● Exercise:
Rewrite the data from the line containing "Öntöttvas serpenyő sík" up to and including the line containing "Reusable Plastic Piping" as a numbered list, with blank lines omitted. Leave the pictures out of the answer.

● Records supplied:
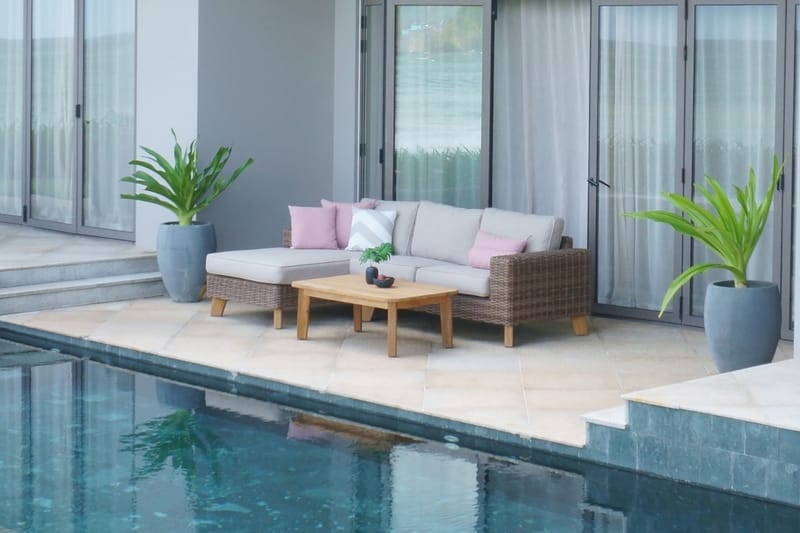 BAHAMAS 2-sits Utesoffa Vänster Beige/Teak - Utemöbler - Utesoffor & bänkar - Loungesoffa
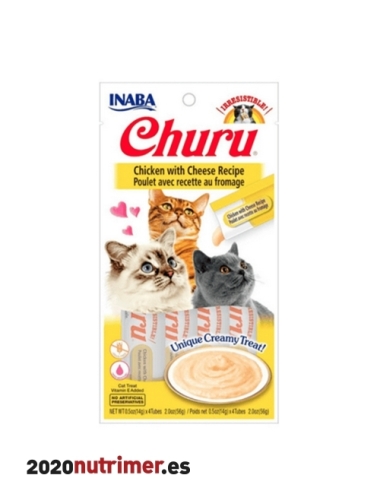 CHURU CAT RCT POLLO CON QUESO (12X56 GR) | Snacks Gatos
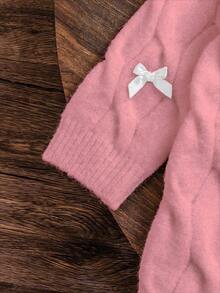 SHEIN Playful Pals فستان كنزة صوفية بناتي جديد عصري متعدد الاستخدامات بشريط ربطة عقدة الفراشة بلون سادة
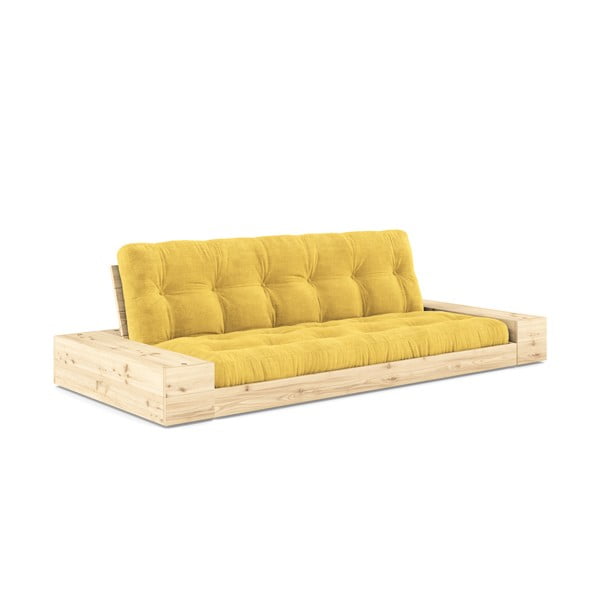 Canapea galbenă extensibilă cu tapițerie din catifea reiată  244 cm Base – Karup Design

---

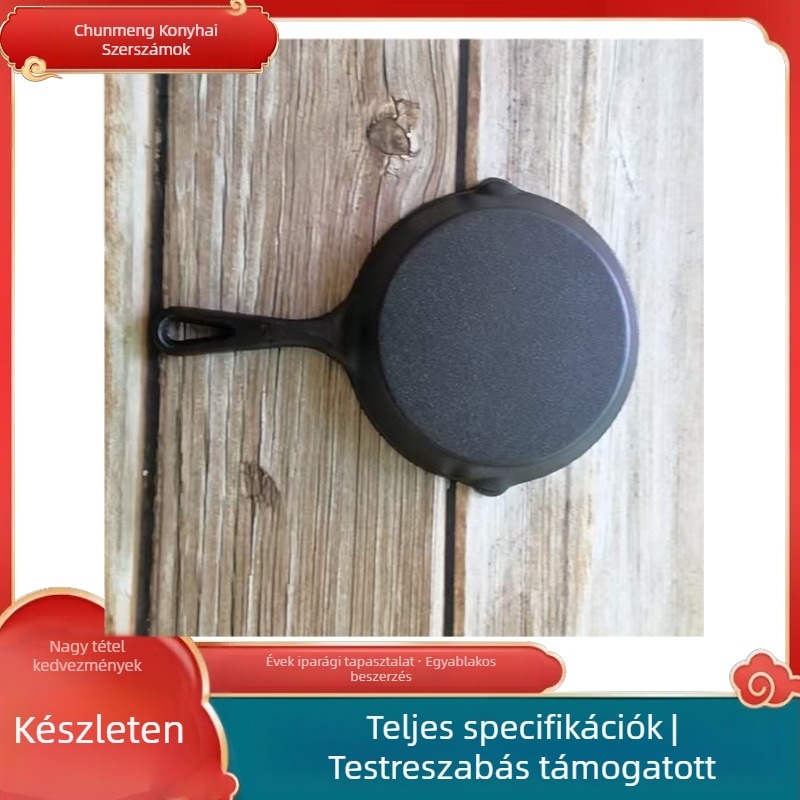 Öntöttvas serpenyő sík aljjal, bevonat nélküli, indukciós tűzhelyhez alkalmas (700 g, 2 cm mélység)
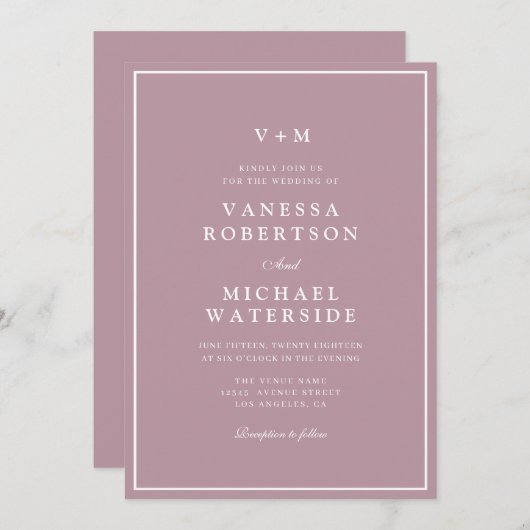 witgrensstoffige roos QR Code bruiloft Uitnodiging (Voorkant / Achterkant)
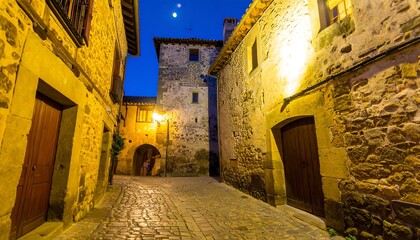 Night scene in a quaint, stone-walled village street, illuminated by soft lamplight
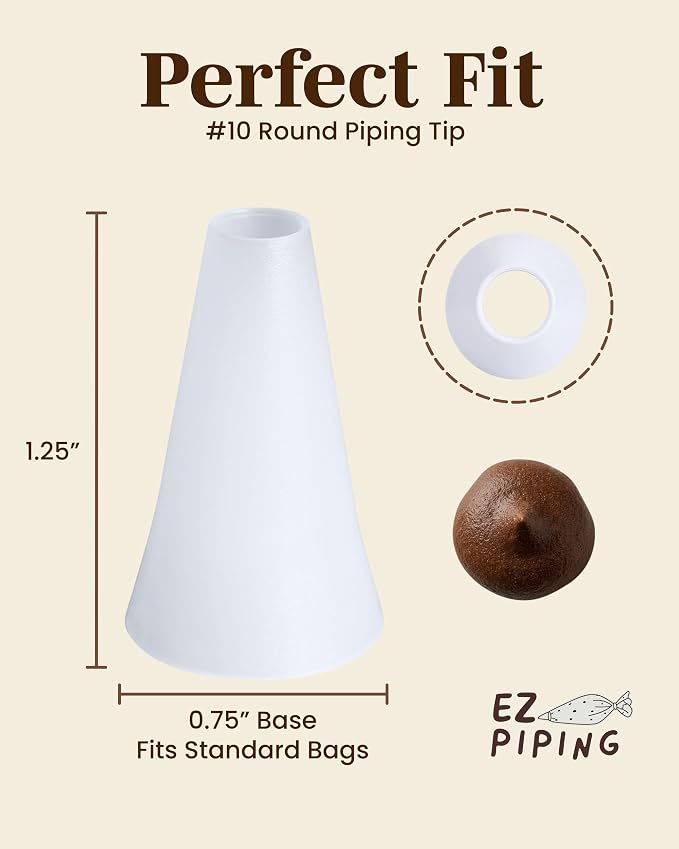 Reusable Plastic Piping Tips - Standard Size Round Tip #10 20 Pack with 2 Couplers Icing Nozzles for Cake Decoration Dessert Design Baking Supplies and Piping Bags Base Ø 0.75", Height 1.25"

● Answer space:
1.  Öntöttvas serpenyő sík aljjal, bevonat nélküli, indukciós tűzhelyhez alkalmas (700 g, 2 cm mélység)
2.  witgrensstoffige roos QR Code bruiloft Uitnodiging (Voorkant / Achterkant)
3.  Night scene in a quaint, stone-walled village street, illuminated by soft lamplight
4.  Reusable Plastic Piping Tips - Standard Size Round Tip #10 20 Pack with 2 Couplers Icing Nozzles for Cake Decoration Dessert Design Baking Supplies and Piping Bags Base Ø 0.75", Height 1.25"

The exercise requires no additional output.